10 August 2018

Ethiopia: Separatism - a Blessing or a Curse?

In recent times, separatist tendencies have been rising in different regions of the world.

From Spain, to the United Kingdom, to the European Union as a whole, to countries as diverse as Sri Lanka, Kenya or Ethiopia--ideas of separating from the country (or the union) and 'going it alone', have become rather more popular in the last years.

But why?

There must be reasons for this trend. And perhaps it is not a bad thing after all? Would creating a new state solve many of the problems in

these countries?

So, let us first briefly examine the reasons why some might think it is a good idea to have a state of their own.

Of course, one of the main reasons is often discontent. The people may feel that the government of their country is not doing enough for them,

marginalizing or discriminating them. On the other hand, they may feel that the country their region is currently part of, is a burden to them, and so, if they could separate from it, and manage their own affairs, they would do rather better economically.
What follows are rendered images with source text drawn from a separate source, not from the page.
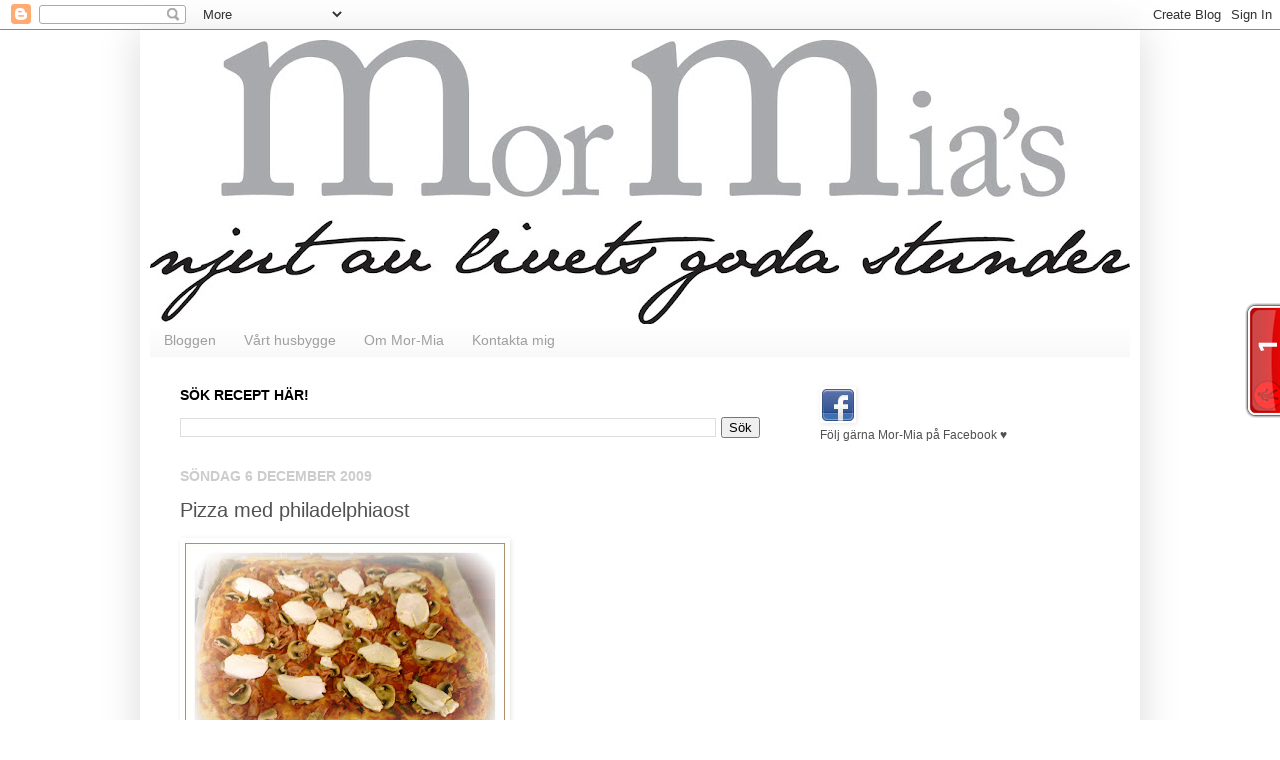

--- FILE ---
content_type: text/javascript;charset=UTF-8
request_url: https://whos.amung.us/pingjs/?k=mlib0t6jelnt&t=Mor-Mia%C2%B4s%3A%20Pizza%20med%20philadelphiaost&c=t&x=https%3A%2F%2Fmor-mia.blogspot.com%2F2009%2F12%2Fpizza-med-philadelphiaost.html&y=&a=-1&d=0&v=27&r=4
body_size: -111
content:
WAU_r_t('1','mlib0t6jelnt',-1);

--- FILE ---
content_type: application/javascript
request_url: https://t.dtscout.com/pv/?_a=v&_h=mor-mia.blogspot.com&_ss=viqm5pq440&_pv=1&_ls=0&_u1=1&_u3=1&_cc=us&_pl=d&_cbid=651o&_cb=_dtspv.c
body_size: -282
content:
try{_dtspv.c({"b":"chrome@131"},'651o');}catch(e){}

--- FILE ---
content_type: text/javascript;charset=UTF-8
request_url: https://whos.amung.us/pingjs/?k=mlib0t6jelnt&t=Mor-Mia%C2%B4s%3A%20Pizza%20med%20philadelphiaost&c=t&x=https%3A%2F%2Fmor-mia.blogspot.com%2F2009%2F12%2Fpizza-med-philadelphiaost.html&y=&a=-1&d=2.039&v=27&r=5916
body_size: -173
content:
WAU_r_t('1','mlib0t6jelnt',-1);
Considering this, it is perhaps not surprising that some have argued that, in part at least, the government is usually also responsible for the rise of separatist tendencies in a country.

But, be that as it may. Is separatism a good thing and such

tendency should be welcomed, not feared or loathed?

Some say that it is understandable that there are ideas of separatism among certain ethnic groups in some societies.

That may be so--everything has a cause.

But we have to understand the dangers of separatism. It can destroy a society.

Many wars and conflicts have, at least in part, been caused by separatist ideas. Whether--or to what extent--the 'ruling class' was responsible, or how and why these ideas gained popularity, is rather beside the point here. The fact is that they have resulted in war and conflict--throughout the history of the world.

But not only from history, can we learn the damage separatist ideas can do.

We can also look at current world affairs.

One of the most notable examples is Spain.

Many Catalans--a huge ethnic group with a lot of economic power--want to separate from Spain and have a state of their own. These ideas have become more and more popular in the last years. Many feel that they would do rather better if their prosperous region, that includes Barcelona, were to become an independent state. Whether they are right or not, depends, of course, on the view of the political analyst.

But that is beside the point. The fact is that now, the society has become quite unstable: unrests, protests, violence .... The society is being damaged.

Of course, there are countless other examples from history, including the formation of Eritrea or East Timor, or, more recently, the decision of the United Kingdom to leave the European Union.

We can see that, once these societal dynamics have developed too far, the ideas of separatism become too strong in the society, it cannot be stopped,

the separation has to be done, and that can result in chaos, war, civil war, a destroyed society.

It is not difficult to see that, if investigated closely, it is clear that separatism has not brought any society prosperity and peace--as the advocates like to claim--but, rather, war and conflict, or, at least, instability and economic uncertainty.

This means that every government should be extremely careful in handling separatist tendencies in the society.

Thus, it is understandable that, traditionally, governments have taken such tendencies very seriously.

Some have argued that, often, they are too heavy-handed, and that has, doubtless, sometimes been the case.

But, on the other hand, we must understand the gravity of the danger that separatism poses to a society.

Governments should be commended not criticizedfor taking it very seriously, and responding accordingly.